Image-linked spatial questions:
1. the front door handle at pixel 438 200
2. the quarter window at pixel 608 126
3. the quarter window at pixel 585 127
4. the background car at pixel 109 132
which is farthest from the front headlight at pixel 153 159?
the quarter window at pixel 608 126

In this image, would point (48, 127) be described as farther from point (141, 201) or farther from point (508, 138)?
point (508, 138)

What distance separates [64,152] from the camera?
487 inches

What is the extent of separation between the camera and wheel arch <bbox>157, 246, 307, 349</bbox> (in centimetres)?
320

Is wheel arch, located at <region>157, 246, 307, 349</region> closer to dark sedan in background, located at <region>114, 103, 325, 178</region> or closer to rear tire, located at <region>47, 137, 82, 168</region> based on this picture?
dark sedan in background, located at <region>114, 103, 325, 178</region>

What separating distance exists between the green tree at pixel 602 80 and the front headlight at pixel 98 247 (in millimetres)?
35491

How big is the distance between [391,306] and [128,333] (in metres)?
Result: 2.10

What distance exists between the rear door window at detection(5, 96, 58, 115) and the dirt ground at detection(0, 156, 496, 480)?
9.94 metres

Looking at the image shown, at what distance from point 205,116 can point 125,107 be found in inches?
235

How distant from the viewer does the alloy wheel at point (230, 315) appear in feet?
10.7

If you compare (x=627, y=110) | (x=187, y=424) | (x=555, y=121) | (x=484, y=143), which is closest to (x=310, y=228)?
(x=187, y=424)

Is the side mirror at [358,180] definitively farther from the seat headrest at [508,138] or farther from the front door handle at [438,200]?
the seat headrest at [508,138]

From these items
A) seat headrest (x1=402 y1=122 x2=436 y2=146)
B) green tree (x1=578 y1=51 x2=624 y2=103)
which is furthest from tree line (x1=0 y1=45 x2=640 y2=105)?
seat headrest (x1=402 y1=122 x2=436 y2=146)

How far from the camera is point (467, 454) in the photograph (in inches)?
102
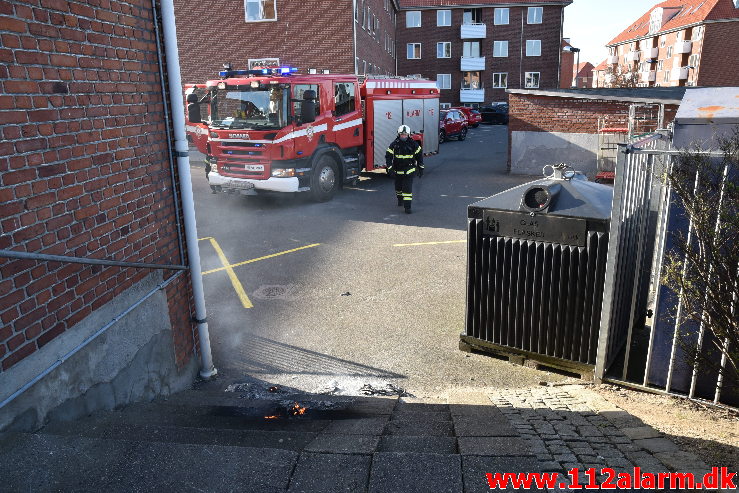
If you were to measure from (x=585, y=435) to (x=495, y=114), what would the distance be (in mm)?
40743

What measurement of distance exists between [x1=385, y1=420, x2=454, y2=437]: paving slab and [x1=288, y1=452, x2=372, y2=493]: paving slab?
812 mm

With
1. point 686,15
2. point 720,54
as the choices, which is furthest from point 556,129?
point 686,15

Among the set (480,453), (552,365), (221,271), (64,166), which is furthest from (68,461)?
(221,271)

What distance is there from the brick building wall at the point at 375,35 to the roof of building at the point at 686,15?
87.8ft

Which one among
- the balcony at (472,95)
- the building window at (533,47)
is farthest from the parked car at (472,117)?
the building window at (533,47)

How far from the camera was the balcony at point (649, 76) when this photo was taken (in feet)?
193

* WHAT THIS TASK INVOLVES
Change every "paving slab" in the data above to "flagstone" and write out all of the data again with nothing else altered. Leave the pictures out of your answer.

* WRITTEN SOLUTION
1. the front door handle at pixel 438 200
2. the quarter window at pixel 608 126
3. the quarter window at pixel 585 127
4. the background car at pixel 109 132
which is farthest from the front headlight at pixel 153 159?
the quarter window at pixel 608 126

In this image, would point (48, 127) be described as farther from point (141, 201) or farther from point (508, 138)?
point (508, 138)

What distance separates [64,152] from the camera?
487 inches

What is the extent of separation between the camera and wheel arch <bbox>157, 246, 307, 349</bbox> (in centimetres)?
320

Is wheel arch, located at <region>157, 246, 307, 349</region> closer to dark sedan in background, located at <region>114, 103, 325, 178</region> or closer to rear tire, located at <region>47, 137, 82, 168</region> based on this picture?
dark sedan in background, located at <region>114, 103, 325, 178</region>

What separating distance exists between the green tree at pixel 602 80 and the front headlight at pixel 98 247 (in millimetres)?
35491

How big is the distance between [391,306] and [128,333] (in metres)?
Result: 2.10

What distance exists between the rear door window at detection(5, 96, 58, 115) and the dirt ground at detection(0, 156, 496, 480)?
9.94 metres

Looking at the image shown, at what distance from point 205,116 can point 125,107 be found in inches?
235

How distant from the viewer does the alloy wheel at point (230, 315) appear in feet?
10.7

If you compare (x=627, y=110) | (x=187, y=424) | (x=555, y=121) | (x=484, y=143), which is closest to (x=310, y=228)?
(x=187, y=424)

Is the side mirror at [358,180] definitively farther from the seat headrest at [508,138] or farther from the front door handle at [438,200]?
the seat headrest at [508,138]

From these items
A) seat headrest (x1=402 y1=122 x2=436 y2=146)
B) green tree (x1=578 y1=51 x2=624 y2=103)
which is furthest from tree line (x1=0 y1=45 x2=640 y2=105)?
seat headrest (x1=402 y1=122 x2=436 y2=146)

How far from the camera is point (467, 454) in the photograph (in inches)?
102
If you were to measure from (x=585, y=435) to (x=495, y=114), what would the distance be (in mm)?
40743

What measurement of distance exists between [x1=385, y1=420, x2=454, y2=437]: flagstone and [x1=288, y1=452, x2=372, y2=493]: flagstone?
812 mm

With
1. point 686,15
2. point 720,54
as the choices, which is furthest from point 556,129?
point 686,15

Among the set (480,453), (552,365), (221,271), (64,166), which is furthest from (68,461)?
(221,271)

What distance is there from the brick building wall at the point at 375,35 to the roof of building at the point at 686,15?
87.8ft

Which one among
- the balcony at (472,95)
- the building window at (533,47)
is farthest from the parked car at (472,117)?
the building window at (533,47)

How far from the camera was the balcony at point (649, 76) when this photo was taken (in feet)?
193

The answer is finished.